5 thoughts on “It’s just another day in Trumpland

  1. https://theweek.com/speedreads/847206/trumps-comments-about-accepting-foreign-help-reportedly-wrecked-2-years-fbi-work
    Trump’s comments about accepting foreign help reportedly wrecked 2 years of FBI work

    Three months after President Trump appointed Christopher Wray as FBI director, Wray told Congress he’d set up a “foreign influence” task force, bringing together dozens of counterintelligence, counterterrorism, and cyber officials to work with FBI field offices, other federal law enforcement agencies, state and local governments, and social media companies to prevent the type of election interference Russia perpetrated in 2016.

    “Make no mistake — the scope of this foreign influence threat is both broad and deep,” he told Congress in August 2017.

    In his Wednesday night interview with ABC News, “Trump undercut the whole operation in a matter of seconds,” Politico reports.

    Trump’s stated willingness to accept dirt on domestic rivals from foreign governments has “undone months of work, essentially inviting foreign spies to meddle with 2020 presidential campaigns and demoralizing the agents trying to stop them.”

    Fox News senior judicial analyst Andrew Napolitano made a similar point on Thursday afternoon.

    If Trump did what he proposed on ABC News, “he would be committing a felony,” he told anchor Shepard Smith, and legally there’s “no wiggle room with respect to dirt, with respect to opposition research.”

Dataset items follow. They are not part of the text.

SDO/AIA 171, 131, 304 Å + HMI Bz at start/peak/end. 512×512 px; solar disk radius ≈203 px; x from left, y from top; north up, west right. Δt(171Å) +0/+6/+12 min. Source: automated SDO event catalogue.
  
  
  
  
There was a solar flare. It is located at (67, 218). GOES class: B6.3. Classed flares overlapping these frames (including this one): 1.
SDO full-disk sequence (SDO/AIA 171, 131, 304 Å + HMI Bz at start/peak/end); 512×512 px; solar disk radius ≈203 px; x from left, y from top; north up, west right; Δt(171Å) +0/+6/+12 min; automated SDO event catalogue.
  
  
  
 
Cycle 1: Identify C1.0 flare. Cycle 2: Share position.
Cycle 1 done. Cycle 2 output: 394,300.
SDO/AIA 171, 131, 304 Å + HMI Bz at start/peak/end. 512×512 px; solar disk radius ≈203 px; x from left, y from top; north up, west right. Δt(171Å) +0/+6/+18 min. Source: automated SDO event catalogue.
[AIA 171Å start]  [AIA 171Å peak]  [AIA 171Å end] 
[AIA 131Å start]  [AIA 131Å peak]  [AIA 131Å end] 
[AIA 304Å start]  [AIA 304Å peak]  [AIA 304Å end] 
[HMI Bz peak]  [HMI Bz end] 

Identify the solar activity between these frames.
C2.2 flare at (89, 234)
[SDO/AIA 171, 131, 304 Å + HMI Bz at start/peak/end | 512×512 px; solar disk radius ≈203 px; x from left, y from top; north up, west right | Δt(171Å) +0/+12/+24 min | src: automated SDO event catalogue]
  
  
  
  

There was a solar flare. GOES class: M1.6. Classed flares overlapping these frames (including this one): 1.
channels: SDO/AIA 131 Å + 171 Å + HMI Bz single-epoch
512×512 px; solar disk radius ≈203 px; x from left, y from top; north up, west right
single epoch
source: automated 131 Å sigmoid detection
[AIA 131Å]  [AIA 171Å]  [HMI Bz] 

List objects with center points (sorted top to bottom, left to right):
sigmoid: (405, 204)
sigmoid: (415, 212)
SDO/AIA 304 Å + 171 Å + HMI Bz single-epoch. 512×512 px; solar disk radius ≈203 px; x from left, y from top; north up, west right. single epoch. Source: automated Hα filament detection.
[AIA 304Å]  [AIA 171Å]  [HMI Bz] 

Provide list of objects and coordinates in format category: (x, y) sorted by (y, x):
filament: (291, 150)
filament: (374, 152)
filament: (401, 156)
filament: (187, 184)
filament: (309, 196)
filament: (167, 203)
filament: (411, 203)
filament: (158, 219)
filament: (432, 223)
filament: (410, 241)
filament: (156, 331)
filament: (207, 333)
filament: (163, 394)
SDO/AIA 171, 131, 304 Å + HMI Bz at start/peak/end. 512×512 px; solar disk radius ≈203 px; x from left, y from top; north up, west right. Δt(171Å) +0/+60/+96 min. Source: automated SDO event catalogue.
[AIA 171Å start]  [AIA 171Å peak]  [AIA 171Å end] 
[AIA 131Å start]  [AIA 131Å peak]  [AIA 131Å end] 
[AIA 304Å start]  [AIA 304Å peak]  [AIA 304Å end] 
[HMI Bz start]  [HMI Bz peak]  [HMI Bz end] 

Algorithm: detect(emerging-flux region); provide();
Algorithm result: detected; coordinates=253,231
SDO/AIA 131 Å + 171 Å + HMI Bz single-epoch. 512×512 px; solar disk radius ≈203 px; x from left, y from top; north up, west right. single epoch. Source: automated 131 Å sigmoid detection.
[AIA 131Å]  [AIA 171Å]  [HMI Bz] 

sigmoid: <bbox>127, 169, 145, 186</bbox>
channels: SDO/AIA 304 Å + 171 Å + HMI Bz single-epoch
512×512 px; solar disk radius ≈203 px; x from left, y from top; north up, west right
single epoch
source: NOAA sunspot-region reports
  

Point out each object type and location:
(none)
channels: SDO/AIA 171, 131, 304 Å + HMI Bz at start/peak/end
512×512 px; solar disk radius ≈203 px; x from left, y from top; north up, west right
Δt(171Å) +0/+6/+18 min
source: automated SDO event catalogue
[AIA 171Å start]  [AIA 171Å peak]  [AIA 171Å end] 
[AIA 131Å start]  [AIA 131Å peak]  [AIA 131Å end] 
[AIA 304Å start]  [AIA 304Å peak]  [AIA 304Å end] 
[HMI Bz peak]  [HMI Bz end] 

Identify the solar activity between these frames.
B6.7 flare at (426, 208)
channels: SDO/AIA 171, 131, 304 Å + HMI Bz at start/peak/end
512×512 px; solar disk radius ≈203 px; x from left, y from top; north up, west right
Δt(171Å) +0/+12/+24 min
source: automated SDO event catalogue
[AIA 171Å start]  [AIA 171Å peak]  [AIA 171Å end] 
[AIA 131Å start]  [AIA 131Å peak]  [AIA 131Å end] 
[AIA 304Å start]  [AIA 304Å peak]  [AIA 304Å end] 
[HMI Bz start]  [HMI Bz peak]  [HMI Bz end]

    “The president of the United States of America is prepared to commit a felony to get re-elected — that was my [first] reaction, and it was not a happy one,” Napolitano said. FBI officials probably agree.

    “It has to be demoralizing to some extent and confusing and, let’s face it, unprecedented, to have a commander in chief who has such a lack of fundamental understanding about the work the Justice Department and intelligence community do in this area,” Greg Brower, Wray’s former top FBI congressional liaison, told Politico. Peter Weber

    Liked by 1 person

  2. Hard to believe Sarah would lie so much when her dad is such a big bible thumper and believer in God and Jesus. Gee he didn’t do a very good job in raising his daughter.